Researchers conducted a randomized, double-blind, placebo-controlled, phase 2/3, clinical trial (KRYPTOS; ClinicalTrials.gov Identifier: NCT04322708) to assess the safety and efficacy of lirentelimab in the treatment of adults and adolescents with EoE. In this clinical trial, 51 of the 276 participating patients were adolescents between the ages of 12 and 17.

Researchers randomly assigned patients diagnosed with EoE who had symptoms of dysphagia and at least 15 eosinophils per high-power field (eos/hpf) on esophageal biopsy into 3 groups.

The first group (n=92) received high-dose lirentelimab (1 mg/kg per 1 dose followed by 3 mg/kg per 5 doses) for 24 weeks. The second group (n=92) received low-dose lirentelimab (1 mg/kg), while the placebo group received 6 monthly infusions during the 24-week study.

The coprimary endpoints were for patients to achieve histologic response (peak eos count of ≤6 eos/hpf at 24 weeks) and mean absolute change in score from baseline to weeks 23 to 24 per a daily Dysphagia Symptom Questionnaire.

By week 24, 88% of the high-dose and 92% of the low-dose treatment groups had achieved the histologic endpoint, compared with 11% in the placebo group (P <.0001).

This phase 2/3 trial of lirentelimab met the histologic co-primary endpoint but did not meet the DSQ symptom co-primary endpoint, although in adolescents there was a trend in DSQ response over PBO

When analyzing the adult and adolescent subgroups separately, 94% of adolescents in each of the high- and low-dose groups achieved the histologic endpoint, compared with 6% in the placebo group.

The average absolute change in DSQ scores from baseline to week 24 showed a 17.4-point reduction in the high-dose group and a 11.9-point reduction in the low-dose group, compared with a 14.6-point reduction in the placebo group (P =.2372). Adolescents in the high- and low-dose groups on average scored 18.4 and 16.4 points lower on the DSQ, respectively, compared with adolescents in the placebo group, who scored 8.9 points lower (P =.1316).

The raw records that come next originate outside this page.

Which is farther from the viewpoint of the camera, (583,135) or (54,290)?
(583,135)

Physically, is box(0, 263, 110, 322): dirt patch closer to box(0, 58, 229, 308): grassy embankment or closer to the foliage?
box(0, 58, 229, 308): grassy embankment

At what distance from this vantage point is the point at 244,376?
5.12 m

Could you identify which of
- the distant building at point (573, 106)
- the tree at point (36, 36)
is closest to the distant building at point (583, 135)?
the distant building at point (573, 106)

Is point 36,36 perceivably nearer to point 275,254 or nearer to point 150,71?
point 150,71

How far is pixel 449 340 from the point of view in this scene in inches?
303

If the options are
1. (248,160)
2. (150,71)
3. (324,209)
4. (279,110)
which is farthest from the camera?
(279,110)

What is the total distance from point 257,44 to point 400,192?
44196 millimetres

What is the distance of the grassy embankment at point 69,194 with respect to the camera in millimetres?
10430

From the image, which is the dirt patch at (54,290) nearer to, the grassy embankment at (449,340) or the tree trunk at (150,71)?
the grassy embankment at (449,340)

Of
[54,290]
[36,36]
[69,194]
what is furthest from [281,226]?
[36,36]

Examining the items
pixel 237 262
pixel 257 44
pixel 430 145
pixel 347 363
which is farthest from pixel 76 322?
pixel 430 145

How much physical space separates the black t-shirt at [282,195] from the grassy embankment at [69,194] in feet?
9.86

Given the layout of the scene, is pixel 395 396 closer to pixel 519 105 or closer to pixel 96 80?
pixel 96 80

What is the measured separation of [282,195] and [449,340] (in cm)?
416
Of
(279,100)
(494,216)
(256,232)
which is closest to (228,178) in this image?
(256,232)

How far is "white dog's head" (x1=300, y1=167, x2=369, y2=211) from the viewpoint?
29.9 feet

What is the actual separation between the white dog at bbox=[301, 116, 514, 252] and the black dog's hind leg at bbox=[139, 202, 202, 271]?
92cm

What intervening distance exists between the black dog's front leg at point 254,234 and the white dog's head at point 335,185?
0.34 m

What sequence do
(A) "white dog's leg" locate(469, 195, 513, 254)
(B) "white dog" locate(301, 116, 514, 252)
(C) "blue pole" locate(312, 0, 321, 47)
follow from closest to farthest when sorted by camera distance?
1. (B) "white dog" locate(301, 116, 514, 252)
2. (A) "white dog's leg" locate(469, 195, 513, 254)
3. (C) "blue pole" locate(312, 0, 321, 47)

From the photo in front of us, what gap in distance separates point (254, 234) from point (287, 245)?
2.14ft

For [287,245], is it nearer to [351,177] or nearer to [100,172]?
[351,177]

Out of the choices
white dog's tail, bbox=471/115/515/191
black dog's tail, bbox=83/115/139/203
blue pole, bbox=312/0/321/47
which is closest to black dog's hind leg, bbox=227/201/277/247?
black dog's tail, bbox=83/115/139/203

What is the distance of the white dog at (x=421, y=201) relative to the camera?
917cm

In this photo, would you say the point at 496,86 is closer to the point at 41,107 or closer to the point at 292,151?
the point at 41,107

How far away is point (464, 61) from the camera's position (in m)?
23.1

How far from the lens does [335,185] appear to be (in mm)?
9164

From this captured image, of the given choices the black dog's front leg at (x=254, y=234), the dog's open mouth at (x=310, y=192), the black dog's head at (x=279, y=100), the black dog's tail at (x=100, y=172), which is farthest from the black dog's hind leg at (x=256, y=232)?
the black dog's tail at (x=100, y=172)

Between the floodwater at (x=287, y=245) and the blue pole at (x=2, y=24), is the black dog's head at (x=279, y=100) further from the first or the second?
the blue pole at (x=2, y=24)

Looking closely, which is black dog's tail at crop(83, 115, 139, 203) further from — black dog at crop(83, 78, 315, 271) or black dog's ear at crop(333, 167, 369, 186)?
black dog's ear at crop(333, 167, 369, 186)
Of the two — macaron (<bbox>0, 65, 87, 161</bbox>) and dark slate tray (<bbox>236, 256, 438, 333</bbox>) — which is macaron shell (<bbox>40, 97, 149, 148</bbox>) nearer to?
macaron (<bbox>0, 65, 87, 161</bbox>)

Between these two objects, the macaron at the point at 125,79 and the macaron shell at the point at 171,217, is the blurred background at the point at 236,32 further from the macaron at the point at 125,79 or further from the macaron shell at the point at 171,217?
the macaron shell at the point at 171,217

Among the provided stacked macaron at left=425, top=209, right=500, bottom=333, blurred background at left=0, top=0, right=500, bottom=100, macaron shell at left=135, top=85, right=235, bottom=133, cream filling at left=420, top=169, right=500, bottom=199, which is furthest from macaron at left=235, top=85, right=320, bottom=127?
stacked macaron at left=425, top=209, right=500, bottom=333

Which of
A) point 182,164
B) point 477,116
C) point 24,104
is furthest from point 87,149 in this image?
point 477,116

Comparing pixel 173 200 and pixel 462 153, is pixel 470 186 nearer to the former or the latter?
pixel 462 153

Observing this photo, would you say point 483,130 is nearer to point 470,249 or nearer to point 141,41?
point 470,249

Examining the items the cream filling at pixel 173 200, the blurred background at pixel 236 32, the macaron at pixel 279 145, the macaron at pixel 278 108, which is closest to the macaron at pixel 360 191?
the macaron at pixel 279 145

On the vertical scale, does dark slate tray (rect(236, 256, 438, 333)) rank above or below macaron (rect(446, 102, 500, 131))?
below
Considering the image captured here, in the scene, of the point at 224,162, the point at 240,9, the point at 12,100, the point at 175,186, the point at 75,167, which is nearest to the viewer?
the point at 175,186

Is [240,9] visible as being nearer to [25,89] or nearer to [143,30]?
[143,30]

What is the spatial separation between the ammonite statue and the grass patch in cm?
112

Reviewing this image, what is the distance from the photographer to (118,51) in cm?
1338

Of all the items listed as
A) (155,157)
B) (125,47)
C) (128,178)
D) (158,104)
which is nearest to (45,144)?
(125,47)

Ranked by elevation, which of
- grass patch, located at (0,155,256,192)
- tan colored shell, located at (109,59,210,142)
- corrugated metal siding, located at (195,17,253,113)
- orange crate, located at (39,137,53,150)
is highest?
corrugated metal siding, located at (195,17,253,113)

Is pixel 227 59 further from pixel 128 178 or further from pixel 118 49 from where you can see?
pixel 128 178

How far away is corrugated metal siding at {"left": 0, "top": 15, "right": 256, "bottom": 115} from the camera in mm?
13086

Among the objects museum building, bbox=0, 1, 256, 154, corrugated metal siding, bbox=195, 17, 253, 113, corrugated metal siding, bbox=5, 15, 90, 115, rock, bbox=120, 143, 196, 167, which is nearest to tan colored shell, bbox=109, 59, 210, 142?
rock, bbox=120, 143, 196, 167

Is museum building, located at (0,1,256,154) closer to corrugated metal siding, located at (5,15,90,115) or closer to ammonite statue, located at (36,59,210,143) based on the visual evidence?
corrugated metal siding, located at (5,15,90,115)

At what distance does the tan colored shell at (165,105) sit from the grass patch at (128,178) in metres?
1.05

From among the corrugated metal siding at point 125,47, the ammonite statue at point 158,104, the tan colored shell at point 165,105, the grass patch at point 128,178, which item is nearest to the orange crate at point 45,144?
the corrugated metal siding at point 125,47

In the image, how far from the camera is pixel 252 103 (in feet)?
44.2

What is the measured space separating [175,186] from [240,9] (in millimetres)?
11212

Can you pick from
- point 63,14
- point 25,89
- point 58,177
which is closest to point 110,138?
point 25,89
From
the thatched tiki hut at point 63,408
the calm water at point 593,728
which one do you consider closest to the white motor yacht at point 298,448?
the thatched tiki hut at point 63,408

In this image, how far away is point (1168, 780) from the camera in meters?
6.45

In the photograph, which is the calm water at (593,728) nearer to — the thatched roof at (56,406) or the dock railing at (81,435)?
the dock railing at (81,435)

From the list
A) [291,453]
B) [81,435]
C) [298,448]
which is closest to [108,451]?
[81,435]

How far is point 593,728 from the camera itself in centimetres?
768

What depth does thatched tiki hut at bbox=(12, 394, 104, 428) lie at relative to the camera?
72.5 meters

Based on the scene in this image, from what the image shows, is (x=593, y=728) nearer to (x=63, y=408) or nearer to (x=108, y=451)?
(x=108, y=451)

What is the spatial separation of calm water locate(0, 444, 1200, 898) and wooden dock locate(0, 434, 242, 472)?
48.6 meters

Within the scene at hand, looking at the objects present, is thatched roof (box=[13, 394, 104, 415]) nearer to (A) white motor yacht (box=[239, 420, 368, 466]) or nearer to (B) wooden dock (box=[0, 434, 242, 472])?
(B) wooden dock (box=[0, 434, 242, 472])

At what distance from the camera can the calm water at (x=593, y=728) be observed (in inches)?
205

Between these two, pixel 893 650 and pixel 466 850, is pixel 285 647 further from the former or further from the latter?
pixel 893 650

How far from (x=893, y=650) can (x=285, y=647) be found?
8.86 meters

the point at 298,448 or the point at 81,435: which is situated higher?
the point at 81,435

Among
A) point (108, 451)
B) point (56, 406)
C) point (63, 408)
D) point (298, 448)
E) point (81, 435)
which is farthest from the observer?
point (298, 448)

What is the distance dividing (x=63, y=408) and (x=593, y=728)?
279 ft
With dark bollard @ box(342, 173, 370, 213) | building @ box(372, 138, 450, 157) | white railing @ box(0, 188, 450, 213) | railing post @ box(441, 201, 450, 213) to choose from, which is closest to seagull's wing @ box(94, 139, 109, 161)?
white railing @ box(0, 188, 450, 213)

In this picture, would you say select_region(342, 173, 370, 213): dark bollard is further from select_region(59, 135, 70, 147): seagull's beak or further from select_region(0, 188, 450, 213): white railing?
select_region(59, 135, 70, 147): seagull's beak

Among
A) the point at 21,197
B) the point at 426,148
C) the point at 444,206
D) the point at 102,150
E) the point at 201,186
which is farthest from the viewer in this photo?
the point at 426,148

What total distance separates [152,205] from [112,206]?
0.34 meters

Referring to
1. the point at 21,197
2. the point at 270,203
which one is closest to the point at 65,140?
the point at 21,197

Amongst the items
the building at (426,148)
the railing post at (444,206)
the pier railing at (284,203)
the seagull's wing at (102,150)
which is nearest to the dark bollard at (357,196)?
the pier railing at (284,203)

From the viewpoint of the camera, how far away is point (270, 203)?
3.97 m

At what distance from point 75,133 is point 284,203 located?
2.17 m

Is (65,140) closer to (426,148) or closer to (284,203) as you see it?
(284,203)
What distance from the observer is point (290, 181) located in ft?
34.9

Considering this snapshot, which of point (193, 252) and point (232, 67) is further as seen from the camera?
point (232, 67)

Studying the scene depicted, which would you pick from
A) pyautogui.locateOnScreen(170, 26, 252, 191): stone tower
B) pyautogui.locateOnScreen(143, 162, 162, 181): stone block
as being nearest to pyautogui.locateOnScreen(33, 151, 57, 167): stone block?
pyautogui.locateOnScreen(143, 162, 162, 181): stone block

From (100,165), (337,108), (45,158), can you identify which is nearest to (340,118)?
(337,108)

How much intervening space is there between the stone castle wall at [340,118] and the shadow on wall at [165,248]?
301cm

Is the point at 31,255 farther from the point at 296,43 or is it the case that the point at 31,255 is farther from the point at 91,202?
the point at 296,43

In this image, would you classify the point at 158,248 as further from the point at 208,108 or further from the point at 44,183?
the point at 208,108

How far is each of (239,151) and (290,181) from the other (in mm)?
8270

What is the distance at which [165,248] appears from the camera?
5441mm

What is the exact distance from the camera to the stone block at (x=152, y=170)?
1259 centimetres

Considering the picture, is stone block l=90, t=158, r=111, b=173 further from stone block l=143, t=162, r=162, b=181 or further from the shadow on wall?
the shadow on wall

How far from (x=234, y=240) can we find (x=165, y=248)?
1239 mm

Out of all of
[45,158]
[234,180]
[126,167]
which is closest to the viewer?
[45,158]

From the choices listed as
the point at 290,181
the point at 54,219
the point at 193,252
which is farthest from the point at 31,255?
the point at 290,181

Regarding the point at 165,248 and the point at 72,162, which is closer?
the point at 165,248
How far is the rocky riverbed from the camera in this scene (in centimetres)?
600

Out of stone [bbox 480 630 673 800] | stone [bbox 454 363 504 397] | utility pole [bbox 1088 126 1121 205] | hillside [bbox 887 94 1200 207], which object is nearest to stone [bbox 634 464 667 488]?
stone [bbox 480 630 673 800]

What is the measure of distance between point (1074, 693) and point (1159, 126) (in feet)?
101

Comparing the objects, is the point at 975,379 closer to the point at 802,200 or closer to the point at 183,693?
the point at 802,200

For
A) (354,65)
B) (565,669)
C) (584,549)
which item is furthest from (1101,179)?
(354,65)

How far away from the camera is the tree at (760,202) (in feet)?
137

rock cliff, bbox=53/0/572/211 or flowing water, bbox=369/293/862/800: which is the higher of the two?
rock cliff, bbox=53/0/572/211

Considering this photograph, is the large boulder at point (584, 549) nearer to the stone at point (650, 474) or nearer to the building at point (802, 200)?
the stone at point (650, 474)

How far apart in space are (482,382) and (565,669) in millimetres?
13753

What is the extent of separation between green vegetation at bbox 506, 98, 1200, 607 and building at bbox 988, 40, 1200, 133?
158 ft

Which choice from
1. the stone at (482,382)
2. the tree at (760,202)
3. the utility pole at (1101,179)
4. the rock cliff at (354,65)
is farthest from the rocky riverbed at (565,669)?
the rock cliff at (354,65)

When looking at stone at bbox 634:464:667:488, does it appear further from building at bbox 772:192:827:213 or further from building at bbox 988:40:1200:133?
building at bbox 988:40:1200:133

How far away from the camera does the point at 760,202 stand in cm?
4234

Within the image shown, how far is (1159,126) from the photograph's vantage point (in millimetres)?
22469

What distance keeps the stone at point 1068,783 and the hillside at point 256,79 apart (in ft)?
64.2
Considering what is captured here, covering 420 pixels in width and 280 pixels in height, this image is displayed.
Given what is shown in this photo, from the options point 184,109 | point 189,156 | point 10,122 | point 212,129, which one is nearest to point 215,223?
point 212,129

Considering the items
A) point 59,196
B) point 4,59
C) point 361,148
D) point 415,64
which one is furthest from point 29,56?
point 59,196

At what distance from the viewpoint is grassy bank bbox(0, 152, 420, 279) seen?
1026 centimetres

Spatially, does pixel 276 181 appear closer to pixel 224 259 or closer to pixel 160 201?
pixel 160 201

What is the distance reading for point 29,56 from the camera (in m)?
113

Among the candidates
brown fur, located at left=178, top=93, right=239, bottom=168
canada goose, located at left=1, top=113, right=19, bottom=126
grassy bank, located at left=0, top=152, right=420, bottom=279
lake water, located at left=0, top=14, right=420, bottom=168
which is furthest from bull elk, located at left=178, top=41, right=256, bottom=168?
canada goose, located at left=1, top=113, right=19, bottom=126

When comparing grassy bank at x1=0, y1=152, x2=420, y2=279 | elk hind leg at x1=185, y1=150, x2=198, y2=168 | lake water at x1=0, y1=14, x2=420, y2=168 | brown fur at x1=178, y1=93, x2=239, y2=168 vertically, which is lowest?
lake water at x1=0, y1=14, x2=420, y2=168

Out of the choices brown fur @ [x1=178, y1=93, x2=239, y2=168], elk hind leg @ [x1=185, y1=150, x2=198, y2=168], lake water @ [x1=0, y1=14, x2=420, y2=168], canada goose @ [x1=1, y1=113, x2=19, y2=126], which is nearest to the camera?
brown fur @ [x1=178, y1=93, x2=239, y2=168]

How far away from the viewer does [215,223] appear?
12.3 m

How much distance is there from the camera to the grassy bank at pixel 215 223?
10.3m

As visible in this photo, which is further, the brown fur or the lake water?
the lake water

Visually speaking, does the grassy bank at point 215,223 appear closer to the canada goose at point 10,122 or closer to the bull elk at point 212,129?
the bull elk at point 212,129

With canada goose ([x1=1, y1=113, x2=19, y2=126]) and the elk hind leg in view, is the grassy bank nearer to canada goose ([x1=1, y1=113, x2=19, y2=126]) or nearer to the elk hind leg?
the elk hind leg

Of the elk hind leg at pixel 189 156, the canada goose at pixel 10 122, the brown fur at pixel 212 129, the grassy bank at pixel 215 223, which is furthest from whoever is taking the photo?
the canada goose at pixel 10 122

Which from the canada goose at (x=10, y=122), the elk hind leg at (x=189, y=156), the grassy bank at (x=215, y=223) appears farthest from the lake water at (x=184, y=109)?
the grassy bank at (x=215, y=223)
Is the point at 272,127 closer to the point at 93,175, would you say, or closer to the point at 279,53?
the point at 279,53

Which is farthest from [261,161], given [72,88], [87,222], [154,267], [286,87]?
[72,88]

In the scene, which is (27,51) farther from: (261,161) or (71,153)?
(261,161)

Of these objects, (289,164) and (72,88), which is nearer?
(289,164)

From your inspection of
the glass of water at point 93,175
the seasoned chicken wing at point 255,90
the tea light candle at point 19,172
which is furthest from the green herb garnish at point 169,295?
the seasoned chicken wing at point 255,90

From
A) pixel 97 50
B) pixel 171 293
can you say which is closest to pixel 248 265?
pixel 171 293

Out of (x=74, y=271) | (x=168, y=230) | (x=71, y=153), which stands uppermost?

Only 3 serious adverse events occurred (2 in the high-dose group and 1 in the placebo), but most adverse events were infusion-related reactions (38.5%, 25.8%, and 12% in the high-dose, low-dose, and placebo groups, respectively) and headache (6.6%, 8.6%, and 6.5% in the high-dose, low-dose, and placebo groups, respectively).

“This phase 2/3 trial of lirentelimab met the histologic co-primary endpoint but did not meet the DSQ symptom co-primary endpoint, although in adolescents there was a trend in DSQ response over PBO,” the study authors wrote.

Disclosures: Some study authors declared affiliations with biotech, pharmaceutical, and/or device companies. Please see the original reference for a full list of authors’ disclosures.

References:

Dellon E, Chehade M, Genta RM, et al. Results from KRYPTOS, a phase 2/3 study of lirentelimab (AK002) in adults and adolescents with EoE. Abstract presented at: ACG 2022 Annual Meeting; October 21-26, 2022; Charlotte, NC. Abstract D0201.